The Active Site of Staphylococcal Nuclease: Paramagnetic Relaxation of Bound Nucleotide Inhibitor Nuclei by Lanthanide Ions

• Published in: Proceedings of the National Academy of Sciences - PNAS Vol. 71; no. 7; pp. 2833 - 2837
• Main Authors: Furie, Bruce, Griffin, John H., Feldmann, Richard J., Sokoloski, Edward A., Schechter, Alan N.
• Format: Journal Article
• Language: English
• Published: United States National Academy of Sciences of the United States of America 01.07.1974; National Acad Sciences
• Subjects: Active sites; Binding Sites; Biochemistry; Biological Sciences: Biochemistry; Computer analysis; Crystal structure; Crystallography; Dialysis; Gadolinium; Ions; Lanthanum - metabolism; Magnetic Resonance Spectroscopy; Metal ions; Micrococcal Nuclease - metabolism; Models, Structural; Nucleotides; Paramagnetic resonance; Protein Binding; Protons; Staphylococcus; Staphylococcus - enzymology; Temperature; Thymine Nucleotides - metabolism
• ISSN: 0027-8424; 1091-6490
• DOI: 10.1073/pnas.71.7.2833

The structure of 3′,5′-thymidine diphosphate bound in the active site of staphylococcal nuclease (EC 3.1.4.7) was studied by measuring the relaxation rate enhancement of substrate analog nuclei by a paramagnetic metal ion.

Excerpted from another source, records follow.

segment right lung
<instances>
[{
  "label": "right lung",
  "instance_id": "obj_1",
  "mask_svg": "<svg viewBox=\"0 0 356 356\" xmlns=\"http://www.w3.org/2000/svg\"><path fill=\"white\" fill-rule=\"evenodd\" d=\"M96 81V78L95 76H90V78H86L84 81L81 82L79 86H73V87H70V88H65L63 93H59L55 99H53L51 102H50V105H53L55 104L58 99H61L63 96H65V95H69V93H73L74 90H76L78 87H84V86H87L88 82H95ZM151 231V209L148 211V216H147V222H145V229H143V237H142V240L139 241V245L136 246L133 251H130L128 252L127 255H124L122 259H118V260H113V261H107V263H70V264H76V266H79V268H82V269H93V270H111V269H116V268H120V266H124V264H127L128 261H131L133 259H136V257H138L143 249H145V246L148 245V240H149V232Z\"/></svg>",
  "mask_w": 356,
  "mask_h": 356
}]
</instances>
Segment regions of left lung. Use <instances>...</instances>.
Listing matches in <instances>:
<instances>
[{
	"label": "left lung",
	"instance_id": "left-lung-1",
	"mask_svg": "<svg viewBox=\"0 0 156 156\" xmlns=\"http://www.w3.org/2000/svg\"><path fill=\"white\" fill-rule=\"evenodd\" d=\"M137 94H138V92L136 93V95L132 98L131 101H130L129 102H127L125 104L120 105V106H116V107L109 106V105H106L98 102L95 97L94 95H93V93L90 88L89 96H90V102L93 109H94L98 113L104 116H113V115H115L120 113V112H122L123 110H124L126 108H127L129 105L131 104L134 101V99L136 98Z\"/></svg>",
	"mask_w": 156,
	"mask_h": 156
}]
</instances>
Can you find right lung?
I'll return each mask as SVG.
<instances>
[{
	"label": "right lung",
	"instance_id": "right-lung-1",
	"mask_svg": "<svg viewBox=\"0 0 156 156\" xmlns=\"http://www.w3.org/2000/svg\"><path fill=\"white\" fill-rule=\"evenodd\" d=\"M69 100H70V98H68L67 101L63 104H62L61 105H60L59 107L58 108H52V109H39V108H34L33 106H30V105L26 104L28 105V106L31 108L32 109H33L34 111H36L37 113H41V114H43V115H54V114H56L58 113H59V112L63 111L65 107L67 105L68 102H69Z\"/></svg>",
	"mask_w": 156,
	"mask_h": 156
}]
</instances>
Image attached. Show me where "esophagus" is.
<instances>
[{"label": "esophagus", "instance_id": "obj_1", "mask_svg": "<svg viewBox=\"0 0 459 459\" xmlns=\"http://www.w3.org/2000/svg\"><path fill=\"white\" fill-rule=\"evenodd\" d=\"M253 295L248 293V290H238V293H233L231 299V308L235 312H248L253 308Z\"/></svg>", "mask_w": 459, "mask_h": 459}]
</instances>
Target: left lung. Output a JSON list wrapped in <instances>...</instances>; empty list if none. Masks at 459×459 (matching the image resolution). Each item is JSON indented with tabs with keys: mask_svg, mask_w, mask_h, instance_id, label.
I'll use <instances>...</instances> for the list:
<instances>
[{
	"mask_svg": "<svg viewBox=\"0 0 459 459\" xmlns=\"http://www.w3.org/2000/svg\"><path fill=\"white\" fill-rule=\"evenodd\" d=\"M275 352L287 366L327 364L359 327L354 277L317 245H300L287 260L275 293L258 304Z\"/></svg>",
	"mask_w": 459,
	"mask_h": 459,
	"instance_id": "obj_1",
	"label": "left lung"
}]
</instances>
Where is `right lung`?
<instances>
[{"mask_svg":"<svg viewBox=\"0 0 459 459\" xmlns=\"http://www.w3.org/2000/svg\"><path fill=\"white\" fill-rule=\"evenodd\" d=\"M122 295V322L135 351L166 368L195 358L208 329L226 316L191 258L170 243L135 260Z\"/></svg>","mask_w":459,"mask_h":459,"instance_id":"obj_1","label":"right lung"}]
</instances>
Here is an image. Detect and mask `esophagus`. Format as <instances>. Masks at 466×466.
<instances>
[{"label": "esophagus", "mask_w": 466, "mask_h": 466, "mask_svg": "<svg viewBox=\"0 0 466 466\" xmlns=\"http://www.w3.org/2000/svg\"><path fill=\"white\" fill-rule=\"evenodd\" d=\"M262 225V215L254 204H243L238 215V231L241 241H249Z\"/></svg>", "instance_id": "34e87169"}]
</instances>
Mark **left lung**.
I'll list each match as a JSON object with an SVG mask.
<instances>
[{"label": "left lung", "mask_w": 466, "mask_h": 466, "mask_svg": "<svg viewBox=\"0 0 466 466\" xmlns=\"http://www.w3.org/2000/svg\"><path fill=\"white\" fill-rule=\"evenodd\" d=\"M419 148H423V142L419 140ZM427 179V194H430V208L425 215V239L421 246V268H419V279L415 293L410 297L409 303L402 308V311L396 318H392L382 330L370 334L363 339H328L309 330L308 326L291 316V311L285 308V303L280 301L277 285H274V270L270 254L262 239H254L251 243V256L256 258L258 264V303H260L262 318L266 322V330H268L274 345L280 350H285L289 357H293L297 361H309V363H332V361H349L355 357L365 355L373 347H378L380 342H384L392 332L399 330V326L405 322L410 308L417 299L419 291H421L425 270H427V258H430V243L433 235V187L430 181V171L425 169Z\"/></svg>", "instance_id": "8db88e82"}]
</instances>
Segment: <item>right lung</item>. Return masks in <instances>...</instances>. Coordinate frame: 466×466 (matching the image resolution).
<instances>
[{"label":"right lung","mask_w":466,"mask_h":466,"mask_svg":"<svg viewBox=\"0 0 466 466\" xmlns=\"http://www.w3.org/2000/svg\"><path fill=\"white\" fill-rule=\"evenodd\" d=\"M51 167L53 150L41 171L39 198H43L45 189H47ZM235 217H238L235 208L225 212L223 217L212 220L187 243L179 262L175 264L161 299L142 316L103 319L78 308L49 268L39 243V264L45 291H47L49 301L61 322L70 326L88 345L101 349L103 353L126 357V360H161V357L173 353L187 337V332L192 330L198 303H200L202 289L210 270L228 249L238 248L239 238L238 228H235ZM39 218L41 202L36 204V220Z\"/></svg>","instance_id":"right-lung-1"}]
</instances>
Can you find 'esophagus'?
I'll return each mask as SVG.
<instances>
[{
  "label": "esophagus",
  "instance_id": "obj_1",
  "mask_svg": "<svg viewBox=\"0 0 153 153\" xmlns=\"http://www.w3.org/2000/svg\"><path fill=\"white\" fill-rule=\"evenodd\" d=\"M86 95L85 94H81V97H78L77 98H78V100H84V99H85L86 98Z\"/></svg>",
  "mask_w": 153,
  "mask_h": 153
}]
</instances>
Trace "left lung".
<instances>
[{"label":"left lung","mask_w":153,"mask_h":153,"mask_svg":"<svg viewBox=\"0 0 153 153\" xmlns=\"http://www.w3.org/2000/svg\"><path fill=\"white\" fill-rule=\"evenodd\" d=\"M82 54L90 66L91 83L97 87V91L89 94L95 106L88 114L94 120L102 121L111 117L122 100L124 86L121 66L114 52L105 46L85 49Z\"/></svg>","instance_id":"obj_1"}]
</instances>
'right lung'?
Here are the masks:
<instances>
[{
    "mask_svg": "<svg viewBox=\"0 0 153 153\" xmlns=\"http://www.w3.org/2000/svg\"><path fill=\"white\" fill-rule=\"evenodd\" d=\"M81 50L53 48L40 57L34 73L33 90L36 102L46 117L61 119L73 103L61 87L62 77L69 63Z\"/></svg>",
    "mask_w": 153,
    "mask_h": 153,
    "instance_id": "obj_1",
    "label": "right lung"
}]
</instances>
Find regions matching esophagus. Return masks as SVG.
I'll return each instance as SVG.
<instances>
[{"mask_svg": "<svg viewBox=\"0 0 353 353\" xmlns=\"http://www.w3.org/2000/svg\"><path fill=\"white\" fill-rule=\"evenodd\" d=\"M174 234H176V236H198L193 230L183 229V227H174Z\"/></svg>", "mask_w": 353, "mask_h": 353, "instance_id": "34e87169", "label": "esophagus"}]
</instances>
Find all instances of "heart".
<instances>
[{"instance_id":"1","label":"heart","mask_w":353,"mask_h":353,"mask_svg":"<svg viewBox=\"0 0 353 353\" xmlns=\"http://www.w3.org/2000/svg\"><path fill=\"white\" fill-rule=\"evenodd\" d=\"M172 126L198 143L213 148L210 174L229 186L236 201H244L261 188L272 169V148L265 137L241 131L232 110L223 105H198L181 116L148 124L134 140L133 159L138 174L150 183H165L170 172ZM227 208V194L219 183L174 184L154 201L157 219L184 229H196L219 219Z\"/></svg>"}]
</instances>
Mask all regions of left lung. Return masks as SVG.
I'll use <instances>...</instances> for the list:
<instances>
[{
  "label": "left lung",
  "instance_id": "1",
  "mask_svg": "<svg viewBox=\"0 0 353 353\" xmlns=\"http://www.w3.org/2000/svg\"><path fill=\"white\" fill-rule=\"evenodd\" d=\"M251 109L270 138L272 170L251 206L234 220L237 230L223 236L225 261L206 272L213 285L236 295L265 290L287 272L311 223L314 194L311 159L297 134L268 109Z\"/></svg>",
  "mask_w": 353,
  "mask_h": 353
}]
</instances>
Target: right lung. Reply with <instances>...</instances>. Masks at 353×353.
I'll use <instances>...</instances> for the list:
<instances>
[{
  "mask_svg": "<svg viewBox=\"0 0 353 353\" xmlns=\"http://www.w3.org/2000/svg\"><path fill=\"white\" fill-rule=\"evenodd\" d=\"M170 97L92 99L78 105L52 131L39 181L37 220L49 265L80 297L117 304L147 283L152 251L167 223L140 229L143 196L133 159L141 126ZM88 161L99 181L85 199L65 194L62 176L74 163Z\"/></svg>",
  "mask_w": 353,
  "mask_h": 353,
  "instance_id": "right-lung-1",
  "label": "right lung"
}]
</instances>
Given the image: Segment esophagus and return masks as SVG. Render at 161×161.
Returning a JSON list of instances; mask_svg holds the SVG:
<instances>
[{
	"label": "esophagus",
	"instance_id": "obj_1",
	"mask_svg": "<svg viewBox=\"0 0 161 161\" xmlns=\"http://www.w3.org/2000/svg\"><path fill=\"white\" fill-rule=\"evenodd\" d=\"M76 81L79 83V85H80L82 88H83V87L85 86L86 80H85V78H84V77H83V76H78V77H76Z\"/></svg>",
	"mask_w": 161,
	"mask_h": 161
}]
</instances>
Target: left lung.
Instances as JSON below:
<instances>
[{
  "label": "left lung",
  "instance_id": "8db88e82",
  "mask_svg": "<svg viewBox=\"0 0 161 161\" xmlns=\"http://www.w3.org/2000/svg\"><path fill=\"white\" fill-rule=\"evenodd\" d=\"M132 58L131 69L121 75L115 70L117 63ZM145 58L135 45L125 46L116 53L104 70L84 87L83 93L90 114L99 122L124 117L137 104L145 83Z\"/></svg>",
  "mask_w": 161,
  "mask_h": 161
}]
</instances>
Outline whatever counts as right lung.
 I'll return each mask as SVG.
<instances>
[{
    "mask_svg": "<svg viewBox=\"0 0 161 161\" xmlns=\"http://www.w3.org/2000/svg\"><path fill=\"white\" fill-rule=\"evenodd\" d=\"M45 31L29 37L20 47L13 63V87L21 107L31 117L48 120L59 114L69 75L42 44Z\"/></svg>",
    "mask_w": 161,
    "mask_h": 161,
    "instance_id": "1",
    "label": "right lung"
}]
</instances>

The lanthanide ion, Gd(III), was substituted for Ca(II) in the formation of the ternary complex of nuclease-Gd(III)-3′,5′-thymidine diphosphate. Measurements were made of the transverse relaxation rates of protons and the longitudinal and transverse relaxation rates of the phosphorus nuclei of the bound nucleotide. Internuclear distances between the metal ion and atoms of the 3′,5′-thymidine diphosphate nucleotide were determined from these data by the Solomon-Bloembergen equation. In general, these distances corresponded closely to those determined by previous x-ray crystallography of the thymidine diphosphate complex. These internuclear distances were also used with a computer program and graphics display to solve for metal-nucleotide geometries, which were consistent with the experimental data. A geometry similar to the structure of the metal-nucleotide complex bound to nuclease determined by x-ray analysis was one of the solutions to this computer modeling process. For staphylococcal nuclease, the nuclear magnetic resonance and x-ray methods yield compatible high resolution information about the structure of the active site. However, differences of uncertain significance exist between the two structures.